For the present analyses, we excluded women sequentially who at baseline were not residing in California (n = 8867), had a prior history of breast cancer (n = 6216), or had unknown cancer history (n = 135). We also excluded women who prior to the 10-year follow-up questionnaire had died (n = 8654), had requested no further contact from the CTS (n = 926), had moved out of California for more than 4 months (n = 8296), had developed breast cancer (n = 4188), or had a bilateral mastectomy without a diagnosis of breast cancer (identified from hospital discharge data) (n = 18). Among the remaining 96,179 participants, 57,164 (59%) completed the 10-year follow-up questionnaire. During follow up (from the date a woman completed the 2005–2006 questionnaire and continuing through 31 December 2012), 1457 women were diagnosed with invasive breast cancer after completing the 10-year follow-up questionnaire.

Data Analysis

Follow-up time was calculated as the number of days between the date the 10-year follow-up questionnaire was completed and the first of the following events: a first diagnosis of breast cancer (International Classification of Diseases for Oncology-3 (ICD-O-3) site code C50) (n = 1457 with invasive cancer; n = 393 in situ cancer), death (n = 3538), a move (for >4 months) out of California (n = 2082), bilateral mastectomy (n = 5), or 31 December 2012 (n = 49,689).

Hazard rate ratios (HRR) and 95% CI were estimated using multivariable Cox proportional hazards regression models, with age (in days) as the time metric and stratification by age (in years) at the time of the 10-year follow-up questionnaire. Covariates were included based on their independent association with risk for a given outcome with a p value <0.05 in multivariable models.

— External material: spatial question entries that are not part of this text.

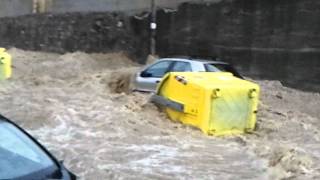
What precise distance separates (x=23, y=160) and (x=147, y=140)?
542 cm

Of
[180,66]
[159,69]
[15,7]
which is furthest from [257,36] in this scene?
[15,7]

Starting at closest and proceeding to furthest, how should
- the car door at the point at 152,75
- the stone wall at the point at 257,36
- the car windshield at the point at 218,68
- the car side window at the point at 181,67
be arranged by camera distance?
the car windshield at the point at 218,68 → the car side window at the point at 181,67 → the car door at the point at 152,75 → the stone wall at the point at 257,36

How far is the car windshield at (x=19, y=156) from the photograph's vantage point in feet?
14.9

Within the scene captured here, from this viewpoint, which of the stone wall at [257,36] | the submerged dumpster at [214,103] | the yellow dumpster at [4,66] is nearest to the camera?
the submerged dumpster at [214,103]

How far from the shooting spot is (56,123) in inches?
438

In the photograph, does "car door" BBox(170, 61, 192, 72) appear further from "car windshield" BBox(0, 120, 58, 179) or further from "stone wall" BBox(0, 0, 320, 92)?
"car windshield" BBox(0, 120, 58, 179)

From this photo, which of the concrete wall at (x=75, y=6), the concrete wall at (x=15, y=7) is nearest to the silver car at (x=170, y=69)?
the concrete wall at (x=75, y=6)

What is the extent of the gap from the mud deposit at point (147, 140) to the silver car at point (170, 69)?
1.42 m

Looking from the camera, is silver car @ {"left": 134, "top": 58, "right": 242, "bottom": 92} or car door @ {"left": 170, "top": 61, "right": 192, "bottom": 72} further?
car door @ {"left": 170, "top": 61, "right": 192, "bottom": 72}

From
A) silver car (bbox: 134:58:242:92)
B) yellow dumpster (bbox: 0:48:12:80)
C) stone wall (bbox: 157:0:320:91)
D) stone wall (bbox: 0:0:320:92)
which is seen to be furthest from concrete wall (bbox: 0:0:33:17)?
silver car (bbox: 134:58:242:92)

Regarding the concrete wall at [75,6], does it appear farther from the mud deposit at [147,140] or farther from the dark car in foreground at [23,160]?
the dark car in foreground at [23,160]

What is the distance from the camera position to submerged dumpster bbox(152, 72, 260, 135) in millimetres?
10586

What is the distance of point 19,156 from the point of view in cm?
476

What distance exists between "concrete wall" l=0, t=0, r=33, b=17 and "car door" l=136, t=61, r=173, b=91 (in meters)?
21.2
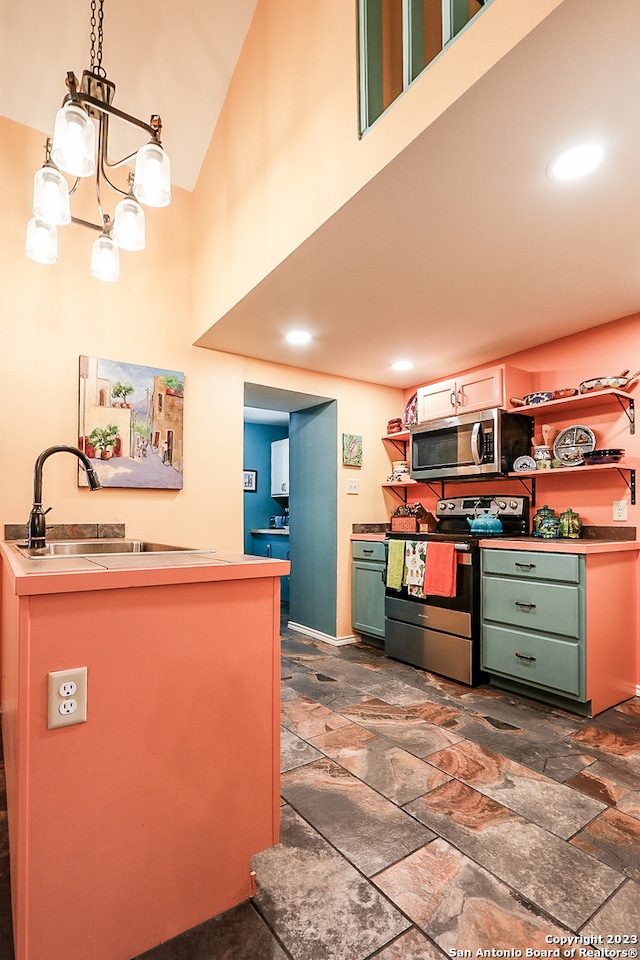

Competing risk analysis was used to estimate risk of invasive breast cancer overall and by different receptor subtypes. The 157 women diagnosed with breast cancer during follow up who had missing information on HR or HER2 status were excluded from all models with breast cancer subtype as the outcome. We tested the proportional hazards assumption for each covariate in the model and for the main effect for the different outcomes using a likelihood ratio test of interaction with the time metric (continuous age) based on cross-product terms. We found only one violation of the proportional hazards assumption: alcohol consumption had a statistically significant interaction with time-dependent age for HR-negative/HER2-negative tumors; thus, this interaction was included in the model for that outcome.

We conducted multivariable analyses in which we assessed the impact of adjusting for history of hospitalization for myocardial infarction (between 1991 and the date the 10-year follow-up questionnaire was completed based on ICD-9 diagnostic codes 410.00–410.92 from OSHPD linkage; no, yes) and history of diabetes mellitus (from the 10-year follow-up questionnaire; no, yes, missing). These adjustments did not meaningfully change the HRR when evaluating the association of current use of low-dose aspirin with risk of breast cancer overall or with risk of any of the receptor subtypes. Hence, history of myocardial infarction and history of diabetes mellitus were not included in the final models presented here. We also examined models of low-dose aspirin stratified by body mass index (BMI) (<25 or ≥25 kg/m2) and tested the interaction using a likelihood ratio test and cross-product terms, excluding women with unknown NSAID use.

In a secondary analysis, we considered aspirin use at baseline (regular-dose and low-dose aspirin were not asked about separately) in conjunction with use of regular-dose and low-dose aspirin from the 10-year questionnaire, with no NSAID use reported at both baseline (including aspirin and ibuprofen) and the 10-year follow-up (including regular-dose and low-dose aspirin, ibuprofen, Cox-2 inhibitors, and other NSAIDs) as the reference group. This analysis was limited to outcomes of breast cancer and the HR-positive/HER2-negative subtype, as we had an insufficient number of diagnoses to examine these associations in the other subtypes.